HiveBrain v1.2.0
Get Started
← Back to all entries
patternMinor

Should I join datetime to a date using cast or range?

Submitted by: @import:stackexchange-dba··
0
Viewed 0 times
rangedatejoincastusingshoulddatetime

Problem

This question is a take-off from the excellent one posed here:

Cast to date is sargable but is it a good idea?

In my case, I am not concerned with the WHERE clause but in joining to an events table which has a column of type DATE

One table has DATETIME2 and the other has DATE... so I can effectively JOIN using a CAST( AS DATE) or I can use a "traditional" range query (>= date AND < date+1).

My question is which is preferable? The DATETIME values will almost never match the predicate DATE value.

I expect to stay on the order of 2M rows having the DATETIME and under 5k having the DATE (if this consideration makes a difference)

Should I expect the same behavior on the JOIN as I might using the WHERE clause? Which should I prefer to retain performance with scaling? Does the answer change with MSSQL 2012?

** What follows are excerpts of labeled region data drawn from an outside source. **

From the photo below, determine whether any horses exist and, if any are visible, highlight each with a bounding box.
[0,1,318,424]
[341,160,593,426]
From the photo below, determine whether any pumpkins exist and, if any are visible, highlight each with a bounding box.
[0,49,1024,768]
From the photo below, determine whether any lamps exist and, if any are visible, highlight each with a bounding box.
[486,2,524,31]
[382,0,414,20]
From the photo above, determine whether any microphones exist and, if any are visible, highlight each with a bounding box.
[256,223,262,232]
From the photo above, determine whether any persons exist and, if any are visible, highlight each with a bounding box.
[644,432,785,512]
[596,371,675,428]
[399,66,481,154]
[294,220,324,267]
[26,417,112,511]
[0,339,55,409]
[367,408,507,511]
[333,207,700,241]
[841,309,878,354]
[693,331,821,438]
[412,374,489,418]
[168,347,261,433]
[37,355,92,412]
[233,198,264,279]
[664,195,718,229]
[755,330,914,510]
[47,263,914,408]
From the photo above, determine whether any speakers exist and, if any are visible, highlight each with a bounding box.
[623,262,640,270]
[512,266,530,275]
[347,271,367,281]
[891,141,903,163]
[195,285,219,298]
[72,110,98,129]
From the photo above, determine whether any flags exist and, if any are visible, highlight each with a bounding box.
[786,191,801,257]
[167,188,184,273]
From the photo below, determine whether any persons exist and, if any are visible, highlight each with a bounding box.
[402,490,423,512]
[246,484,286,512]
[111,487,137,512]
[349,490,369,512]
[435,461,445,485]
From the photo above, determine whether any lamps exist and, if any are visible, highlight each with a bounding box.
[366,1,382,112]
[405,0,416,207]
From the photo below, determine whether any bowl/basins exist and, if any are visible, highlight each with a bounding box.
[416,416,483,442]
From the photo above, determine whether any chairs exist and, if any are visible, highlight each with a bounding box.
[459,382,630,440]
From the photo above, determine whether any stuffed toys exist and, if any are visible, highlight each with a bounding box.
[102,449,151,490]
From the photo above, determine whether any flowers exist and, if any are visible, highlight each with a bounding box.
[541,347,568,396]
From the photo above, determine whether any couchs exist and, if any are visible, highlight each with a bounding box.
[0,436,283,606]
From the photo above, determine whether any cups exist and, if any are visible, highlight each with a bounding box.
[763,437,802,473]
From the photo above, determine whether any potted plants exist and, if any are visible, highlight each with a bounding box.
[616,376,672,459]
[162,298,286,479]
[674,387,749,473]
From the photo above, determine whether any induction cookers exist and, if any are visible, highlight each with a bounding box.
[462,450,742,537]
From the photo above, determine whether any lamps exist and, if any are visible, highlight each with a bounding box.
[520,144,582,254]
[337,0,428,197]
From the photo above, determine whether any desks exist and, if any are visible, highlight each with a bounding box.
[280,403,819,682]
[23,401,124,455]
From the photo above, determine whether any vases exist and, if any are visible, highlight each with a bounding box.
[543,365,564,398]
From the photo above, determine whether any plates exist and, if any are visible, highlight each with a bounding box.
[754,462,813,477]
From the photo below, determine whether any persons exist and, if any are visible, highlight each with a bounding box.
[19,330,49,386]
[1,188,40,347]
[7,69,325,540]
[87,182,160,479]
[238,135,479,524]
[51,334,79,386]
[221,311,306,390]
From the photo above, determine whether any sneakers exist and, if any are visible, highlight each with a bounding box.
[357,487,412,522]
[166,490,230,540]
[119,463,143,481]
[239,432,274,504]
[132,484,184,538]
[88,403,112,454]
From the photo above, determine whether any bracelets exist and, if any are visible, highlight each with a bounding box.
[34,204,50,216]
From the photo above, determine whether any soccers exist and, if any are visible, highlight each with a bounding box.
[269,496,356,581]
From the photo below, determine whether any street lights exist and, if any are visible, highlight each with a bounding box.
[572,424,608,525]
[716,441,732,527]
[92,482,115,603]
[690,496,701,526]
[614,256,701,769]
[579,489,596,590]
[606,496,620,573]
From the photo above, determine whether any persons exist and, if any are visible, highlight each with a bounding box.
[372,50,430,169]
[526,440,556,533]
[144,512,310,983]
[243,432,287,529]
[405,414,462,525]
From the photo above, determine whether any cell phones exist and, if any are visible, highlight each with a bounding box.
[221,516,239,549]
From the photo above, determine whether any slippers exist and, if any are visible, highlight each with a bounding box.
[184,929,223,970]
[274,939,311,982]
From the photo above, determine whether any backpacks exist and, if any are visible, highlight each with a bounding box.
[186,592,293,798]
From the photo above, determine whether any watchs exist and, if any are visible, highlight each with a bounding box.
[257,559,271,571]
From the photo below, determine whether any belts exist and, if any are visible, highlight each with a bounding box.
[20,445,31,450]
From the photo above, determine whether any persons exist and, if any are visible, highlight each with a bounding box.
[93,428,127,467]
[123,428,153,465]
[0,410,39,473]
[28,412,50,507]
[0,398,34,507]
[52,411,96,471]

My generalized use-case is to treat my events table like a calendar table

SELECT
    events.columns
    ,SOME_AGGREGATIONS(tasks.column)
FROM
    events
LEFT OUTER JOIN
    tasks
        --This appropriately states my intent clearer
        ON CAST(tasks.datetimecolumn AS DATE) = events.datecolumn 
        --But is this more effective/scalable?
        --ON tasks.datetimecolumn >= events.datecolumn 
        --AND tasks.datetimecolumn < DATEADD(day,1,events.datecolumn)
GROUP BY
    events.columns

Solution

"It depends".

One advantage of the = predicate and cast to date is that the join can be hash or merge. The range version will force a nested loops plan.

If there are no useful indexes to seek into the datetimecolumn on tasks this would make a substantial difference.

Setting up the 5K/ 2 million rows of test data mentioned in the question

CREATE TABLE events
  (
     eventId    INT IDENTITY PRIMARY KEY,
     datecolumn DATE NOT NULL,
     details    CHAR(1000) DEFAULT 'D'
  )

INSERT INTO events
            (datecolumn)
SELECT TOP 5000 DATEADD(DAY, ROW_NUMBER() OVER (ORDER BY @@SPID), GETDATE())
FROM   spt_values v1,
       spt_values v2

CREATE TABLE tasks
  (
     taskId         INT IDENTITY PRIMARY KEY,
     datetimecolumn DATETIME2 NOT NULL,
     details        CHAR(1000) DEFAULT 'D'
  );

WITH N
     AS (SELECT number
         FROM   spt_values
         WHERE  number BETWEEN 1 AND 40
                AND type = 'P')
INSERT INTO tasks
            (datetimecolumn)
SELECT DATEADD(MINUTE, number, CAST(datecolumn AS DATETIME2))
FROM   events,
       N


Then turning on

SET STATISTICS IO ON;
SET STATISTICS TIME ON;


And trying the CAST version

SELECT events.eventId,
       MAX(tasks.details)
FROM   events
       LEFT OUTER JOIN tasks
         ON CAST(tasks.datetimecolumn AS DATE) = events.datecolumn
GROUP  BY events.eventId


Completed in 7.4 seconds

Table 'Worktable'. Scan count 0, logical reads 0
Table 'tasks'. Scan count 1, logical reads 28679
Table 'events'. Scan count 1, logical reads 719

   CPU time = 3042 ms,  elapsed time = 7434 ms.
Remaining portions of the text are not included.